4.2 Challenges of Adopting SAFe

The reported challenges of adopting SAFe are summarized in Table 4. The most commonly mentioned challenges are: resistance to change (10 cases), moving away from agile (7 cases), First PI planning (7 cases), controversies with the framework (6 cases), Agile Release Train challenges (6 cases), staffing roles (5 cases), and GSD challenges (4 cases). Change resistance, GSD challenges, integration of the non-development units and test automation challenges found in our review, were also mentioned in the Systematic Literature Review on Challenges and Success Factors for Large-scale Agile Transformations [8]. Further, change resistance, could be supported by the results from the \(12^\mathrm{th}\) state of agile survey, general resistance [29].

11 out of 15 challenges were common both for the peer-reviewed and non-peer reviewed studies (marked by * in Table 4). It is notable that the majority of the peer-reviewed studies reported challenges during the SAFe adoption, while very few non-peer reviewed studies mentioned challenges.

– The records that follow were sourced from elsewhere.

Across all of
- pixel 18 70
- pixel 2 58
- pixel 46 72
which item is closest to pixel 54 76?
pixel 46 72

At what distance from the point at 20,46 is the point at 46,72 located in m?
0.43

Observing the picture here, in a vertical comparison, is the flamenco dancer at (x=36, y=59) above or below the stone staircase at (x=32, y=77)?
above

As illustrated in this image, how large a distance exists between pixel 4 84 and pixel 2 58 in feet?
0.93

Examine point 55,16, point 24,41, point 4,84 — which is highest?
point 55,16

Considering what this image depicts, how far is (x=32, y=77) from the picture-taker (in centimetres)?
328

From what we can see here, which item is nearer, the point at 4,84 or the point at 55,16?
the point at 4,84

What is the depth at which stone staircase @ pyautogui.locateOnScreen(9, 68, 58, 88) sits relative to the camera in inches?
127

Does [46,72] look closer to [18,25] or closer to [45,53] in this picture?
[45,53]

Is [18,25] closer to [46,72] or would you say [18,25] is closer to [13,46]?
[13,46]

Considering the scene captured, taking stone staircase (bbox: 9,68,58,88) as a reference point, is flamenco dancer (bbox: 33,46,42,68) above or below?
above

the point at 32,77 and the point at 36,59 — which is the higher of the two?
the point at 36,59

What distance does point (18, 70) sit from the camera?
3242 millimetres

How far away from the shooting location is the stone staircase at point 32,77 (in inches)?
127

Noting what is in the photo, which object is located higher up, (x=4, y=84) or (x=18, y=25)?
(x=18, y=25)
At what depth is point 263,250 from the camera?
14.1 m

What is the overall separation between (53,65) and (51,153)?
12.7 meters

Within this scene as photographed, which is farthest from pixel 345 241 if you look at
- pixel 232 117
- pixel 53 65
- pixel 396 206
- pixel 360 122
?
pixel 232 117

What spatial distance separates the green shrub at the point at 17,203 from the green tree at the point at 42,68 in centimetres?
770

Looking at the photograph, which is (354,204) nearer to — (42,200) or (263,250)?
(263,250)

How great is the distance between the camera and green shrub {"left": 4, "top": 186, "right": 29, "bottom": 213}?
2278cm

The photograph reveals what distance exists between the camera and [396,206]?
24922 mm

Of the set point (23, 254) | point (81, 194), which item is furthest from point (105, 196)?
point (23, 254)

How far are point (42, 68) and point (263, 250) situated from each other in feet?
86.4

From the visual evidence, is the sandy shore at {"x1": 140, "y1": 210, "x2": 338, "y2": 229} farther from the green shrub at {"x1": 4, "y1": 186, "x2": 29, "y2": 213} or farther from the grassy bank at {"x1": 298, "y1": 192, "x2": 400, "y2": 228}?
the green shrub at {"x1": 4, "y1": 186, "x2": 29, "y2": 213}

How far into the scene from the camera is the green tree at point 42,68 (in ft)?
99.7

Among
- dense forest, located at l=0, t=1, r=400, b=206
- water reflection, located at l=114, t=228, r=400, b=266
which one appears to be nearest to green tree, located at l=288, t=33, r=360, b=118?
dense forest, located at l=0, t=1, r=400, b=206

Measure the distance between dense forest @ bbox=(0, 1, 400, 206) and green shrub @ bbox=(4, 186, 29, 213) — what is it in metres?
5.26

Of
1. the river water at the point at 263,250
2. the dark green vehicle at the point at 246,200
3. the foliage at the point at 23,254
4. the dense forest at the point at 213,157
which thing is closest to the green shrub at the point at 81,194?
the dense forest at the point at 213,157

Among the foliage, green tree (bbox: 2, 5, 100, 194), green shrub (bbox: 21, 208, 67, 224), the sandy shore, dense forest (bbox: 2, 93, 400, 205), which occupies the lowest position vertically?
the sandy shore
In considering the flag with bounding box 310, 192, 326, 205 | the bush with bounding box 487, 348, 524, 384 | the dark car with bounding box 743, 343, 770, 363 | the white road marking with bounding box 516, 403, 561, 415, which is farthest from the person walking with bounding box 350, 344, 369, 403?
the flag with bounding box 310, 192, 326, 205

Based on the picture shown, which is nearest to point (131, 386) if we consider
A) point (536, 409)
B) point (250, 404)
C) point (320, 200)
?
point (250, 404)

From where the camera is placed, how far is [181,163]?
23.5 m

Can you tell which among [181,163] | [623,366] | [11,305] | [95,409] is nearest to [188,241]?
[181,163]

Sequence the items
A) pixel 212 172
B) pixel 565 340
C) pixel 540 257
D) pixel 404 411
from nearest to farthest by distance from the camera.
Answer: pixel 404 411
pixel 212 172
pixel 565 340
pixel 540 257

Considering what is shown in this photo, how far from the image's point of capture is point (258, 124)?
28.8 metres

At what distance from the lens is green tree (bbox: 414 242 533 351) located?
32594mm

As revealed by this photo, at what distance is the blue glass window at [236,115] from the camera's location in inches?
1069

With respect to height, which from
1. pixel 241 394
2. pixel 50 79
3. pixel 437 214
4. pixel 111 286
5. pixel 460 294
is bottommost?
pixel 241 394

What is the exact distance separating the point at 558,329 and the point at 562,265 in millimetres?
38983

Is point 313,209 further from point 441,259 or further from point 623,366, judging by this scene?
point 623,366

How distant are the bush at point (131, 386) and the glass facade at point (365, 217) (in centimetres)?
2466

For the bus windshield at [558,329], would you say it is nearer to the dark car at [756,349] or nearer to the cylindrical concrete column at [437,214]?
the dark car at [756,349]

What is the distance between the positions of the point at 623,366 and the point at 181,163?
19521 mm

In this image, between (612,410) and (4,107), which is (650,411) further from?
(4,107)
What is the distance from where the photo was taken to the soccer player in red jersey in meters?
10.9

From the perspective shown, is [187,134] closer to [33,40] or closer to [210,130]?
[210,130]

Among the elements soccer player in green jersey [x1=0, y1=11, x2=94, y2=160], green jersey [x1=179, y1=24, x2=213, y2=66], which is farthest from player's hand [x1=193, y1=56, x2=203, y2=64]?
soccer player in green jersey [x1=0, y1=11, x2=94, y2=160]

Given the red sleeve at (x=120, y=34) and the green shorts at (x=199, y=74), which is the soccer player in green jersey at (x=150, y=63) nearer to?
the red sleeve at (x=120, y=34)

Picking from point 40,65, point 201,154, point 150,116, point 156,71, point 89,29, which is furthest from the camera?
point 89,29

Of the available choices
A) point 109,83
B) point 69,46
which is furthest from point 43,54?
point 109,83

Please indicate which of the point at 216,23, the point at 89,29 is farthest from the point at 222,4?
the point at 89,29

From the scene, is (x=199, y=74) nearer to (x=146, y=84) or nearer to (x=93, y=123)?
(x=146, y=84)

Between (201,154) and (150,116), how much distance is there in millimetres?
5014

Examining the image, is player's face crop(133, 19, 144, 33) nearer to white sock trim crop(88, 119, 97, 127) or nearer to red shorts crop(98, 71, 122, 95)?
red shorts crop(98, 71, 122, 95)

Even though SAFe is a framework for scaling agile to large enterprises, several organizations felt they were moving away from agile. This challenge is supported by the arguments of several “agilists”, for example, Ken Schwaber (co-creator of Scrum), says that “SAFe is based on RUP, rather than Scrum” [15], Ron Jeffries (co-founder of XP) sees issues in centralized approaches and planning in the framework [15] and Stephen Denning (board of directors of Scrum Alliance), finds SAFe to enforce the horizontal ideology of agile into vertical structures by saying [7] “they run the risk that the firm will emerge back in the unproductive vertical world of hierarchical bureaucracy” [7]. Pancholi and Grover [30] argue that SAFe “murders the spirit of agile development” and claim that SAFe is sold to large organizations that fear change, but would like to increase their productivity and reduce defects. According to them the framework portrays an “agile fairy illusion” [30].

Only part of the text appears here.